Language, Law, and Wealth Destruction in Puerto Rico
- grantgilbert19
- Dec 29, 2025
- 1 min read
By: Scott M. Brown and Daniel J. Hall
This Article examines how Puerto Rico's monolingual Spanish
legal regime, rooted in colonial-era civil law and reinforced by
nationalist language policies, creates structural barriers that weaken
economic integration with the United States. The island's symbolic
legal autonomy has produced five entrenched institutional
monopolies—in inheritance law, notarial services, property titling,
language of legal instruction, and franchise distribution rights—that
deter investment, constrain human capital formation, and generate
significant wealth destruction.
Combining legal history, institutional analysis, and economic
data, this Article challenges the unelected fiscal control board created
by the 2016 Puerto Rico Oversight, Management, and Economic
Stability Act (PROMESA), which imposed expert-driven austerity
measures while excluding Puerto Rican voices from decision-making.

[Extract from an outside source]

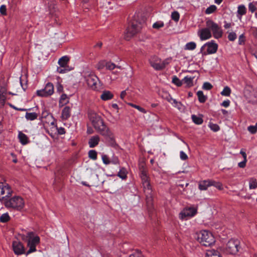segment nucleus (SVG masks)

Drawing on Harvard Professor Kathryn Sikkink's justice cascade
framework—which explains how accountability norms spread and
become institutionalized—the Article demonstrates why PROMESA's
technocratic governance has failed to address Puerto Rico's underlying
institutional dysfunctions. The Article argues that sustainable reform
requires democratically-grounded legal restructuring that dismantles
these monopolistic wealth-destroying institutions.